“The only difference between where you are right now, and where you’ll be next year at this same time, are the people you meet and the books you read”
– Charlie “Tremendous” Jones
Author of ‘Life Is Tremendous’
Take a moment and list your most powerful connections. Then ask yourself, “what have I done for these people lately?”
The sport of networking is not a popularity contest (LinkedIn gets this – that’s why they stop the connection count at 500+), and it’s not about what you can get from others – it is about building strong relationships and maximizing your connections so that they benefit from you.
Below are the golden rules for building your network effectively.
– Realize that networking is more powerful than any media. Most jobs and business opportunities are not even advertised, it’s done through word of mouth. In fact, 74% of jobs & business opportunities are filled through networking.
– Notice how the word networking has the word ‘work’ in it. Networking is a discipline that requires effort. Just like going to the gym, you need to schedule time each week to engage in networking. Set a realistic networking goal such as networking with three new people a week: perhaps one person inside your company, and two people external in your community.
– The same rules apply for virtual networking as in person: You have to make a good first impression. This starts with your profile. You need to have a great head shot (professionally taken). Most people are likely to connect with you if there is a picture associated with your profile. Your profile is not a resume, it should focus more on what you can do for your audience and the value you can deliver, and less on what you have done in the past.
– Provide VALUE first! Approach networking with the 70/30 rule: Focus 70% on giving, and 30% on receiving. Give more than you get. A colleague of mine is a financial planner, she sends amazingly helpful information to her connections on various topics such as navigating through new tax laws, saving money, and the hottest new mutual funds on the market. This information gets forwarded on and on until a connection of a connection wants more information, and subsequently reaches out to her – a perfect example of reciprocity.
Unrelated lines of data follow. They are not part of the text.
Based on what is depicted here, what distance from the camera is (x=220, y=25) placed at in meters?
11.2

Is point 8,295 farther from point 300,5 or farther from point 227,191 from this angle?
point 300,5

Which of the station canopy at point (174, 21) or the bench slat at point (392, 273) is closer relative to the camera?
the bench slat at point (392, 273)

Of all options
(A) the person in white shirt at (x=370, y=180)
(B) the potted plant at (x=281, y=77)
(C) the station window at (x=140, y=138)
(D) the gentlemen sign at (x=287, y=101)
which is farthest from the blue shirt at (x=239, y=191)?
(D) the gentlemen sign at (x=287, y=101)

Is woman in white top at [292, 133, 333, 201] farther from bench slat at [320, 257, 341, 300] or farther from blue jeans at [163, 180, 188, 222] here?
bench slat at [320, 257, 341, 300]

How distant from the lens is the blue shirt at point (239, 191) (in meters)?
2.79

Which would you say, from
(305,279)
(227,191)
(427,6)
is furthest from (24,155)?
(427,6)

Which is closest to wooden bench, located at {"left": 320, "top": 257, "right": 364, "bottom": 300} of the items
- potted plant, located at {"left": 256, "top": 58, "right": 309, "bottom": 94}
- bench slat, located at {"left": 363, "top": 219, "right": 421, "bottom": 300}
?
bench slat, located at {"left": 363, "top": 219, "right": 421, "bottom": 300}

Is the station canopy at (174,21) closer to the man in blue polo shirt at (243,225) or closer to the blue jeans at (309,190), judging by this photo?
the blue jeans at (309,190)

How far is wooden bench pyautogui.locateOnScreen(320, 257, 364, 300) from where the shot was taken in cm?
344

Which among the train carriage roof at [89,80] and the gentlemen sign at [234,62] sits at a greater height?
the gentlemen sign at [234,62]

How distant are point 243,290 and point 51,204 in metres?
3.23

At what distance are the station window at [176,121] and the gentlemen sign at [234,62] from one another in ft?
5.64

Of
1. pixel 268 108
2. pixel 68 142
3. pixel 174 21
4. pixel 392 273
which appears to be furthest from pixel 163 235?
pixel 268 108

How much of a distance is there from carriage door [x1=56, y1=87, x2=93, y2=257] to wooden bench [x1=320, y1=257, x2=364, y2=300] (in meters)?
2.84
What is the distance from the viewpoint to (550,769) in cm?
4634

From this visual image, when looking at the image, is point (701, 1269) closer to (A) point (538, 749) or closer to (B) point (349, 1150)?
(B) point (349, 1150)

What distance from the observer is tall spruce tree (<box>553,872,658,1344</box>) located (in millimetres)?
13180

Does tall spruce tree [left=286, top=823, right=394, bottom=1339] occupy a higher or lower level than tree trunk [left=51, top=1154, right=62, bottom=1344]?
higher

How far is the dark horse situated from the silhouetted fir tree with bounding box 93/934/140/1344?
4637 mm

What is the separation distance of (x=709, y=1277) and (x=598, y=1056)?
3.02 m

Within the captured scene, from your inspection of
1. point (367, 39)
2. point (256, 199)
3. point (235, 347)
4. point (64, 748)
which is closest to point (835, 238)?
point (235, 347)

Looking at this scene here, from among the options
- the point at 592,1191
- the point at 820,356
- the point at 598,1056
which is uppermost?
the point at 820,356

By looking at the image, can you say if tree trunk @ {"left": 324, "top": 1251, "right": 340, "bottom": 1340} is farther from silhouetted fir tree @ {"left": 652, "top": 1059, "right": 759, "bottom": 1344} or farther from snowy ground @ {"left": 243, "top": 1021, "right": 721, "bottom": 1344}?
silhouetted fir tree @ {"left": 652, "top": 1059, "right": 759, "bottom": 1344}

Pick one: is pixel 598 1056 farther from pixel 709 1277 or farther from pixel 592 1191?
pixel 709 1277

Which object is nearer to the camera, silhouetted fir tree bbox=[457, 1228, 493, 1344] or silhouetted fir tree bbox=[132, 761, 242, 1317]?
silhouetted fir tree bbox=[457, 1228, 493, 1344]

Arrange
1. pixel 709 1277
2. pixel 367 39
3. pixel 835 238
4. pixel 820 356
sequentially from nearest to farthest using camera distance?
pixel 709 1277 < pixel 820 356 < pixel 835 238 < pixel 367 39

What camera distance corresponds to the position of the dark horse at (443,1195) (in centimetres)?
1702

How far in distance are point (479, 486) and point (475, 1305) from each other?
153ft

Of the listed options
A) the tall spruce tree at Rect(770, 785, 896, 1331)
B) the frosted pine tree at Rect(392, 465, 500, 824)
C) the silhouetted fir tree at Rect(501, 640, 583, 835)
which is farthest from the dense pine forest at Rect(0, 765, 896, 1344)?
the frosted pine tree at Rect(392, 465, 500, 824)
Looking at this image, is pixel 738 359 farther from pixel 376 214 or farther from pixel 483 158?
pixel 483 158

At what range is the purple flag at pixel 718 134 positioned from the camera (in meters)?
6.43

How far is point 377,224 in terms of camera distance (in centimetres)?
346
– When meeting someone in-person for the first time (pay close attention millennials), shake their hand, look them in the eye, introduce yourself, and ask a questions about them. Your question should be open-ended and non-threatening such as “How are things going, how long have you been a member of…”
– Nurture Your Network. Don’t bother collecting business cards if you are not going to follow up with them. Send your new connection an article or message that somehow ties in to the initial conversation you had with them. Schedule regular intervals (15 minutes a day) to reach out to members of your established network. This is how social media is so effective – find out what’s going on with your connections – which connections have a new job, wrote a new post, or need some advice. This is a perfect example of why having FEWER connections is better than having more connections that are less meaningful.
– To summarize – optimize your LinkedIn profile. Set consistent networking goals and set aside regular intervals to engage in networking. Provide Value without expecting anything in return – reach out to a senior citizen, or a millennial, a college student, or anyone who needs a mentor. If you can really help them, then you can make a solid, deep connection.
Networking pearls of wisdom that I have jotted down:
“Always be willing to help others with your time, or making an introduction to one of your connections”.
“Never keep score or expect anything in return”.
“The currency of networking is generosity” (my favorite).
“If people like you they will listen to you, but if they trust you, they’ll do business with you” (Zig Zigler). Always be authentic – show you are human by sharing your failures as well as your successes.
“Use your rolodex wisely. Value other people’s time. People notice when you waste their time”.